>>
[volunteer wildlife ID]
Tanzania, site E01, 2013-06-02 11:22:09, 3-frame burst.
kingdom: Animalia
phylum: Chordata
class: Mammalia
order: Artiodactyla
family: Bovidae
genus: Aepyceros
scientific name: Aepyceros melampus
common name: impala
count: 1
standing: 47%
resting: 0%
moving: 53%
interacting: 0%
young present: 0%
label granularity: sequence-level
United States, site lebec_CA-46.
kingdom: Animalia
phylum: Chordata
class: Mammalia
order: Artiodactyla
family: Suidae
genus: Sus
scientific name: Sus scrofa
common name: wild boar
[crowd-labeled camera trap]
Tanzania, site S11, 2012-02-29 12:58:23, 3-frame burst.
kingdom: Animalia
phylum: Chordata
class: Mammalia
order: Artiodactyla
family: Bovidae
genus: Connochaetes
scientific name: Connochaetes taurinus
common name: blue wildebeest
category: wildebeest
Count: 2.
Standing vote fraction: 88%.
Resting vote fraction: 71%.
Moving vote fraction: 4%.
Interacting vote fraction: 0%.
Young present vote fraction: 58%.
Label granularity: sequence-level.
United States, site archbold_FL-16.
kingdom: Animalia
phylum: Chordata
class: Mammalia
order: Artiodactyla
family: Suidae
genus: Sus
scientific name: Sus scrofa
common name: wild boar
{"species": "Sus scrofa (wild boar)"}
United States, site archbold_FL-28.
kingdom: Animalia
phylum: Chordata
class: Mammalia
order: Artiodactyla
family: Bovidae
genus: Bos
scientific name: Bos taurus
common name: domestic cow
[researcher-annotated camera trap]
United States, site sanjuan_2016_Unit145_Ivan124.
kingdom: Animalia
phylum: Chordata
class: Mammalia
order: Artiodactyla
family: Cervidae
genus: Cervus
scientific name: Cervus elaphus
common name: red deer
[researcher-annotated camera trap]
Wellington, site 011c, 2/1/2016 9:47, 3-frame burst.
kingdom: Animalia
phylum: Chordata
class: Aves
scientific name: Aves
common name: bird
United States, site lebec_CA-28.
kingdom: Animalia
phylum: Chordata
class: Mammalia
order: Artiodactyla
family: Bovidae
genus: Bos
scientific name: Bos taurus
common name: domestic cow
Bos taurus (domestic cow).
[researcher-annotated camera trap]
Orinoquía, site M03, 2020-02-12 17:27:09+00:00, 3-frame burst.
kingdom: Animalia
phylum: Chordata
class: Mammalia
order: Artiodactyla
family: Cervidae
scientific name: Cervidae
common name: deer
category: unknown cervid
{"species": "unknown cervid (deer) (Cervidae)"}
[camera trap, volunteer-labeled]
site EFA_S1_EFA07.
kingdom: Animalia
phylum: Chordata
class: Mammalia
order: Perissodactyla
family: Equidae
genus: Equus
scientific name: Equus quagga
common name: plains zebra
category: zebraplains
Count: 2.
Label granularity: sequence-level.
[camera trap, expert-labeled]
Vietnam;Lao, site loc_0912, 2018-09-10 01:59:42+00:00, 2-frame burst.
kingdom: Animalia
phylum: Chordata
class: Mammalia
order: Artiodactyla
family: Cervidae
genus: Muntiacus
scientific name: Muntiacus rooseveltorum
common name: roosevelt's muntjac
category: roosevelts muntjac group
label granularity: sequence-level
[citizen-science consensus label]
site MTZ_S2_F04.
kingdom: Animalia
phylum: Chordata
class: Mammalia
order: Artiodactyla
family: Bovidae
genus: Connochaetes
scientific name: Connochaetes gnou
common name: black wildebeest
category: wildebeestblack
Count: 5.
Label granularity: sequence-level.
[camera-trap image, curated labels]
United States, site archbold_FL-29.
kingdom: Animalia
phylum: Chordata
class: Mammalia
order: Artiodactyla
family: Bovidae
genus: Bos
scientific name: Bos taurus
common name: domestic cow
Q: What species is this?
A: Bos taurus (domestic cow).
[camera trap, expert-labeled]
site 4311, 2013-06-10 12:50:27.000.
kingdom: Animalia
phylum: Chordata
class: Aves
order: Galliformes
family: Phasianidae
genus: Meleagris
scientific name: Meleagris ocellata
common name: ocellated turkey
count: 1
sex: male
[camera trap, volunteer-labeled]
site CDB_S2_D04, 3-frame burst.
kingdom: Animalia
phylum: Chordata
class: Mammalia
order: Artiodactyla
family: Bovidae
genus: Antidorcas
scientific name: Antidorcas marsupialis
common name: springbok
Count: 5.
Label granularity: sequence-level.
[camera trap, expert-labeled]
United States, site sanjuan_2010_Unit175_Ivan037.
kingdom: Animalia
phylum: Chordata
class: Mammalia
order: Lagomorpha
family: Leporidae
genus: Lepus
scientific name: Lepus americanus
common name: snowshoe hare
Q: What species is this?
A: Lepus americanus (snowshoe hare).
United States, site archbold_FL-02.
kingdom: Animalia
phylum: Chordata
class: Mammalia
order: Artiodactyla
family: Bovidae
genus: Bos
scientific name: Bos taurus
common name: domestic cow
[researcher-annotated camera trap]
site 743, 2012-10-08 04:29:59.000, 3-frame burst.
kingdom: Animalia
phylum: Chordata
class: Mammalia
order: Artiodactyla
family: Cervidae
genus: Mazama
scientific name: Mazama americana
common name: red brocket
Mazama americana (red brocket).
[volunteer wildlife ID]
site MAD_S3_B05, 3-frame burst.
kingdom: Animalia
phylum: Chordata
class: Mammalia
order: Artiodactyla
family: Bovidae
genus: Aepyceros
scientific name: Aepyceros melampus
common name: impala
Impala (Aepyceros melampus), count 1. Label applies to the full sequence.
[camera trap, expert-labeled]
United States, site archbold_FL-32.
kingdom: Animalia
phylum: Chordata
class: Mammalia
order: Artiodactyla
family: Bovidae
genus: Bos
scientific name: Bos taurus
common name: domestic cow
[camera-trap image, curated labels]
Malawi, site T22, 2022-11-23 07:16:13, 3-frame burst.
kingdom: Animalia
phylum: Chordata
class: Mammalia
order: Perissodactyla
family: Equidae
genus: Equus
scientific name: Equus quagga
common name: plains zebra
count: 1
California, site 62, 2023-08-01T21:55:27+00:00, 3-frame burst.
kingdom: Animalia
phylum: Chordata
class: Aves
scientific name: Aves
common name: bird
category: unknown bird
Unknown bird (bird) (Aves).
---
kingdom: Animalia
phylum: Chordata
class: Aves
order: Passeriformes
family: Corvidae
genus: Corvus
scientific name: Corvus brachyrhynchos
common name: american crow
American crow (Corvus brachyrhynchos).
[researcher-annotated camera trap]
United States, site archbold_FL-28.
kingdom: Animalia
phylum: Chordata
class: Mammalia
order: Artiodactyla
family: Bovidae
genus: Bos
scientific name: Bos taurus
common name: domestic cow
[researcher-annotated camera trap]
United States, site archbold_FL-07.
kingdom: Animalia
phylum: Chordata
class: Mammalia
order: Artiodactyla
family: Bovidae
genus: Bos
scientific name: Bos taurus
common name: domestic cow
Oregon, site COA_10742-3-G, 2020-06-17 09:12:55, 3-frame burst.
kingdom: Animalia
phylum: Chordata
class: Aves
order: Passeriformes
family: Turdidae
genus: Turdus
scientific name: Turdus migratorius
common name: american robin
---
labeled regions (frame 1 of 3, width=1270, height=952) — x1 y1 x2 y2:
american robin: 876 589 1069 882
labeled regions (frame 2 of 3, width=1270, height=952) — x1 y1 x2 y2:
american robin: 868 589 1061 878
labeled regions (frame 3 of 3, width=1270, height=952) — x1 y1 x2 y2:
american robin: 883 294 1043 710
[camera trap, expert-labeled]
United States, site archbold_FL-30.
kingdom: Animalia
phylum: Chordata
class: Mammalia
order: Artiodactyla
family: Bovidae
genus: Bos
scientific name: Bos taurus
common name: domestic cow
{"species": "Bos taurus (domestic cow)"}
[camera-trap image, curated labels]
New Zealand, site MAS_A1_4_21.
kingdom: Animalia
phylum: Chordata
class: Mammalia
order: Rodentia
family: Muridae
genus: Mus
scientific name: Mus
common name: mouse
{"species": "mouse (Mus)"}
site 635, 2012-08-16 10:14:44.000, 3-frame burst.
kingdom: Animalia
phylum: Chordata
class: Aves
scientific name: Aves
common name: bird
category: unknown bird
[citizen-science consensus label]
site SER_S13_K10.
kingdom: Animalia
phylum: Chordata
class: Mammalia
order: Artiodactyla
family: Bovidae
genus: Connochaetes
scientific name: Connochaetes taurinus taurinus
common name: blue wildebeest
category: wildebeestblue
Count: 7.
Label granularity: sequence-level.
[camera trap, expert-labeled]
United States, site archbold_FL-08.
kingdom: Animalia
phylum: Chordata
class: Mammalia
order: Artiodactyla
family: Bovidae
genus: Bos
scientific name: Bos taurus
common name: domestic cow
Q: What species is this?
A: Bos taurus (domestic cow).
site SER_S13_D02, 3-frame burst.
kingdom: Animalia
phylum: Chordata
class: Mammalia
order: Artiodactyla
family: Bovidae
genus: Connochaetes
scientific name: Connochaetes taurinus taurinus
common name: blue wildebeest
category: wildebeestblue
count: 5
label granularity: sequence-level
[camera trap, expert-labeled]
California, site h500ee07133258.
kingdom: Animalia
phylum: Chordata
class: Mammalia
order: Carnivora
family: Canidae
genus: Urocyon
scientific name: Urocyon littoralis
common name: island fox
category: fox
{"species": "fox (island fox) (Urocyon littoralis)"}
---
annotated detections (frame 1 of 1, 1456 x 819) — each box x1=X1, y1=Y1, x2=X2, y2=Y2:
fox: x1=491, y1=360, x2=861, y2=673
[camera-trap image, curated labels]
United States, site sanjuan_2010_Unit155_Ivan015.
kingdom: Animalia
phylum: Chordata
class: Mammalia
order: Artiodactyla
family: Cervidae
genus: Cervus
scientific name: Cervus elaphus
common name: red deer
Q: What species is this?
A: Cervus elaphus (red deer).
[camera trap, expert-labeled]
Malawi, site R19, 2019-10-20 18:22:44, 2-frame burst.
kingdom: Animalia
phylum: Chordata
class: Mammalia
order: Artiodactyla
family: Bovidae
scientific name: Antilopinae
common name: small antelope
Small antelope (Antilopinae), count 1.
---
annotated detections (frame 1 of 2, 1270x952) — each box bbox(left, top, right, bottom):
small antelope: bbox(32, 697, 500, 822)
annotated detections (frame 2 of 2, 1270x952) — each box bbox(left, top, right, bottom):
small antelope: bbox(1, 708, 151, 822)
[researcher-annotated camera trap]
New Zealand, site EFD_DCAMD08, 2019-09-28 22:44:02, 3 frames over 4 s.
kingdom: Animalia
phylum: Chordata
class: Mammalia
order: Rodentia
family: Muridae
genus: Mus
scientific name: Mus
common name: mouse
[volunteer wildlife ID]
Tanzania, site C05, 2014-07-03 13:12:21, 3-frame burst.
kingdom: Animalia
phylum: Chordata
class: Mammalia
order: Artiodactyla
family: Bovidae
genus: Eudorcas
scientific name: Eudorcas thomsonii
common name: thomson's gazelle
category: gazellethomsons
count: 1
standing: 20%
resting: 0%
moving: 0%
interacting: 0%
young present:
<<
How to complete this task:
All lines from the beginning of the listing through the one with "United States, site archbold_FL-16." are to be restated word for word, and only those.

Your solution:
[volunteer wildlife ID]
Tanzania, site E01, 2013-06-02 11:22:09, 3-frame burst.
kingdom: Animalia
phylum: Chordata
class: Mammalia
order: Artiodactyla
family: Bovidae
genus: Aepyceros
scientific name: Aepyceros melampus
common name: impala
count: 1
standing: 47%
resting: 0%
moving: 53%
interacting: 0%
young present: 0%
label granularity: sequence-level
United States, site lebec_CA-46.
kingdom: Animalia
phylum: Chordata
class: Mammalia
order: Artiodactyla
family: Suidae
genus: Sus
scientific name: Sus scrofa
common name: wild boar
[crowd-labeled camera trap]
Tanzania, site S11, 2012-02-29 12:58:23, 3-frame burst.
kingdom: Animalia
phylum: Chordata
class: Mammalia
order: Artiodactyla
family: Bovidae
genus: Connochaetes
scientific name: Connochaetes taurinus
common name: blue wildebeest
category: wildebeest
Count: 2.
Standing vote fraction: 88%.
Resting vote fraction: 71%.
Moving vote fraction: 4%.
Interacting vote fraction: 0%.
Young present vote fraction: 58%.
Label granularity: sequence-level.
United States, site archbold_FL-16.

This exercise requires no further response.